Gele kwikstaart

Motacilla flava (lat.)

Giele bouman, Giele Wipsturt (lat.)

Geel wipsteertsy (bildts)

 
 
Gele kwikstaart
 
 
Kenmerken: Olijfgroene rug; hele onderkant helgeel. Bij mannetjes in broedkleed is de bovenkant van de kop grijs. Grootte als van een mus. Jonge gele kwikstaarten zijn grijs en niet makkelijk van witte te onderscheiden.
Habitat: Op weiden en bouwland, een vogel van het vlakke land. Trekker, overwintert in West-Afrika van Senegal tot Togo.
Voedsel: Allerlei klein gedierte en vliegende insecten; de laatste worden tijdens korte jachtvluchten gevangen of op de grond gezocht.
Voortplanting: Nestkuiltjes in de vlakke grond.
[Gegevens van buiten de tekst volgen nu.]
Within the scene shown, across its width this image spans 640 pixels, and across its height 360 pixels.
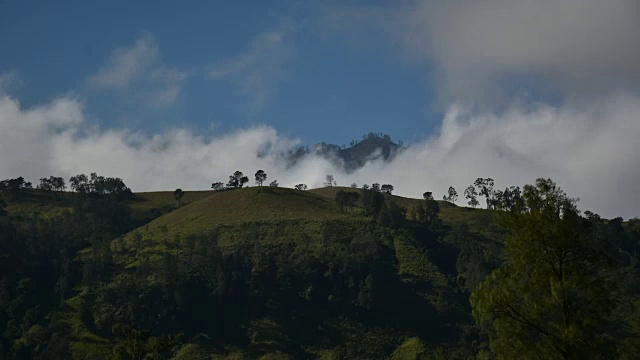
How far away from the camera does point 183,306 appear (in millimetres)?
161625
Legsel 5-6 eieren. Broedduur 12-14, broedzorg 12-13 dagen. Soms 2 broedsels per seizoen.
Behalve de gele kwikstaart komt in Nederland nog de grote gele kwikstaart, M. cinerea voor als zeldzame broedvogel; voor het nest wordt liefst een plekje in de nabijheid van een beek gekozen. M. flava telt in Midden-Europa verschillende ondersoorten, waarvan de mannetjes' in het broedkleed gedetermineerd kunnen worden aan de hand van de verschillende kleur van de kop.